Let's calculate the x-coordinate of the vertex:
\[ x = -\frac{3}{2(-6)} = -\frac{3}{-12} = \frac{1}{4} = 0.25 \]
Next, we need to calculate the y-coordinate of the vertex by substituting \( x = 0.25 \) back into the original equation:
\[ y = -6(0.25)^2 + 3(0.25) + 8 \]
Calculating \( (0.25)^2 \):
\[ (0.25)^2 = 0.0625 \]
Substituting that into the equation:
\[ y = -6(0.0625) + 3(0.25) + 8 \] \[ y = -0.375 + 0.75 + 8 \] \[ y = 0.375 + 8 = 8.375 \]
So the vertex, which is the high point of the parabola (because the parabola opens downwards, indicated by a negative \( a \)), is at:
\[ (0.25, 8.375) \]
Therefore, let's evaluate the options given:
A: (0.5, 9) is the high point on the parabola. - Incorrect.

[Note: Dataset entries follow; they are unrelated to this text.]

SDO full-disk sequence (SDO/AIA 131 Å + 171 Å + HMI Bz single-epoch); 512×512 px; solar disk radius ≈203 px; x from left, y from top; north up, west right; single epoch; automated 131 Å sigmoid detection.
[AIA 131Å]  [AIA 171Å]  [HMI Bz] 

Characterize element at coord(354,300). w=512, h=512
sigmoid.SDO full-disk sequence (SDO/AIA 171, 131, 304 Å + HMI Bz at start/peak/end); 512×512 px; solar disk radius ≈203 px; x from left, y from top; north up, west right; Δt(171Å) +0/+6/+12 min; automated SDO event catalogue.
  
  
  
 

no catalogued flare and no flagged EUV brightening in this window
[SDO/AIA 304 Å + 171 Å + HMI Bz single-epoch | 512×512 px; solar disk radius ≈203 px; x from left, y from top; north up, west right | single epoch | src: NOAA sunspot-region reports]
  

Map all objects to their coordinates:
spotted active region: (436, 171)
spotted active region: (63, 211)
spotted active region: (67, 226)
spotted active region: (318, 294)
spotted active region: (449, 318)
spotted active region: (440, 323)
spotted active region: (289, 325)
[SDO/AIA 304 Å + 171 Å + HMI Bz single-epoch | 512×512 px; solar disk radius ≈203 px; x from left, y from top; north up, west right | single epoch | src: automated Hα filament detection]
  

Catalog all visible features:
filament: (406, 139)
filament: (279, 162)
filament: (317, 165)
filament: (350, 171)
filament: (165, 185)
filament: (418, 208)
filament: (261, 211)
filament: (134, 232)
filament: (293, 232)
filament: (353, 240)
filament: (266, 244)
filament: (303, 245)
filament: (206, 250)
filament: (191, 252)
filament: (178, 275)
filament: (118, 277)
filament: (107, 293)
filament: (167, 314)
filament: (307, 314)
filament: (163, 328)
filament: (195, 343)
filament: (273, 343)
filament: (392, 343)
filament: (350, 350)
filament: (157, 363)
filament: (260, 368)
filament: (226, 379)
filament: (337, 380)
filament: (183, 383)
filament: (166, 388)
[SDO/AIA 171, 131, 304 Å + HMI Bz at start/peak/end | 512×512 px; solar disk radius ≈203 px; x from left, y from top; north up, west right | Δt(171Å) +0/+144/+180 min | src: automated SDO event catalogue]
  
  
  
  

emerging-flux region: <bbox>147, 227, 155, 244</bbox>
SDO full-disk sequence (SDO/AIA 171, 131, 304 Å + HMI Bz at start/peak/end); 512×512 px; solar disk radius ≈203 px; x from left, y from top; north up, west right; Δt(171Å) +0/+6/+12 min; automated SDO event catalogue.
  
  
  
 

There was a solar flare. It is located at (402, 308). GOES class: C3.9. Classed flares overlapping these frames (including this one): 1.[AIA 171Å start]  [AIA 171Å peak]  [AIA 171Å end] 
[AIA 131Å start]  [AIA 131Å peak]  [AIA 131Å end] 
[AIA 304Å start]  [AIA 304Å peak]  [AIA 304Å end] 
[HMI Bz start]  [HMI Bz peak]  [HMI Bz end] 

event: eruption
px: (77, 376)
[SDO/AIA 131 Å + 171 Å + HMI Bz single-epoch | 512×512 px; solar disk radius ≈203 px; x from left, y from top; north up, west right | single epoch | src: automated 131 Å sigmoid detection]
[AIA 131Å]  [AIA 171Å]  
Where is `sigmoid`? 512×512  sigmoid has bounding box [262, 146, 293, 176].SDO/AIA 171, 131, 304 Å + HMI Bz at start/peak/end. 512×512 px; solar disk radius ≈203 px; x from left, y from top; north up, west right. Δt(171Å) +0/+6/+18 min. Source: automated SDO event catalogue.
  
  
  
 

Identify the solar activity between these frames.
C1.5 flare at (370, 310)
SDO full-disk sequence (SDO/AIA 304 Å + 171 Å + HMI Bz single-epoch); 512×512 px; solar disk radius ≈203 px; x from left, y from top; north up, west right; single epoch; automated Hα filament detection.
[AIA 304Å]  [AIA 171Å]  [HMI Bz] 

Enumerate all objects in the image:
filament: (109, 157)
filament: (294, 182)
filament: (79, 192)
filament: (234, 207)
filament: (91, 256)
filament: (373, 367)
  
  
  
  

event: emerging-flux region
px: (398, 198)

B: (0.25, 8.375) is the low point on the parabola. - Incorrect, it's a high point.
C: (-1, -1) is the low point on the parabola. - Incorrect.
D: (0.25, 8.375) is the high point on the parabola. - Correct.
The correct option is D: (0.25, 8.375) is the high point on the parabola.